__DIRECTIONS FOR THIS TASK__. Return all lines from the listing below in which the string "Giraffa" occurs.

^^^^

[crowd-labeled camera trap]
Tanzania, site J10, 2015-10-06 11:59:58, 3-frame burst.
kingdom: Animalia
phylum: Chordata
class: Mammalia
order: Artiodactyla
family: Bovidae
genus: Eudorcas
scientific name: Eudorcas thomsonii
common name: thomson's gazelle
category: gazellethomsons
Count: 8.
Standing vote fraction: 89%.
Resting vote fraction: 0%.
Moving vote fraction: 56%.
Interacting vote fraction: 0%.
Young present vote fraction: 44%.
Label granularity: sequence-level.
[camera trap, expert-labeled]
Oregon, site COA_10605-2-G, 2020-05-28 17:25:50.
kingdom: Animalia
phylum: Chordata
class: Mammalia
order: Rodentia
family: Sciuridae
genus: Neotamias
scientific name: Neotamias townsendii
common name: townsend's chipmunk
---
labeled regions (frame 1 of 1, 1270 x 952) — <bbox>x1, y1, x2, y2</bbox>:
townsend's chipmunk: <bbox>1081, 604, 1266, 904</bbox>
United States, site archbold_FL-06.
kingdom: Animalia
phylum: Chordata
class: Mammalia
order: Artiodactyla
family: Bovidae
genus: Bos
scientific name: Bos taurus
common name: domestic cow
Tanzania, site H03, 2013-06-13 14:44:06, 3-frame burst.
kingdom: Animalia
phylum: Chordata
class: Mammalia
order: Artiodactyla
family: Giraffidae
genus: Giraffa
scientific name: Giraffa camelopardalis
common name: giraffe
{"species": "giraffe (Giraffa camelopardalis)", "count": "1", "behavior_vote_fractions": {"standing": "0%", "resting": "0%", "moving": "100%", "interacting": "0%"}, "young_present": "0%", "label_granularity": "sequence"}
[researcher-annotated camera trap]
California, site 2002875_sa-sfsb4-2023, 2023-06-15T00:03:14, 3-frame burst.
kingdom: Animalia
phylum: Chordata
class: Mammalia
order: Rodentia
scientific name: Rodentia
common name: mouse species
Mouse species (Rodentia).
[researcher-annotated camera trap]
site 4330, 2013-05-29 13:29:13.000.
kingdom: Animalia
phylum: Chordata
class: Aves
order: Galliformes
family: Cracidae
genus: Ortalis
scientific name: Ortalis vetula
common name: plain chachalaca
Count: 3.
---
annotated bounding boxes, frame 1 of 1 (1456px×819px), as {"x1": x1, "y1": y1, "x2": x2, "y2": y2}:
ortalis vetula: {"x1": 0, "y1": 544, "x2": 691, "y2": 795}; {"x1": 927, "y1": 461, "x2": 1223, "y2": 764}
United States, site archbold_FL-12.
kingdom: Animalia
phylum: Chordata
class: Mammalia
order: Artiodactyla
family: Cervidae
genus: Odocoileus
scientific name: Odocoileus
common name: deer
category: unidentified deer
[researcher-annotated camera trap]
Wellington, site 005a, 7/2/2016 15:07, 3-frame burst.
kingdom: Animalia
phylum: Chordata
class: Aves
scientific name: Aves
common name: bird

^^^^

__RESPONSE TO THE EXERCISE__.
genus: Giraffa
scientific name: Giraffa camelopardalis
{"species": "giraffe (Giraffa camelopardalis)", "count": "1", "behavior_vote_fractions": {"standing": "0%", "resting": "0%", "moving": "100%", "interacting": "0%"}, "young_present": "0%", "label_granularity": "sequence"}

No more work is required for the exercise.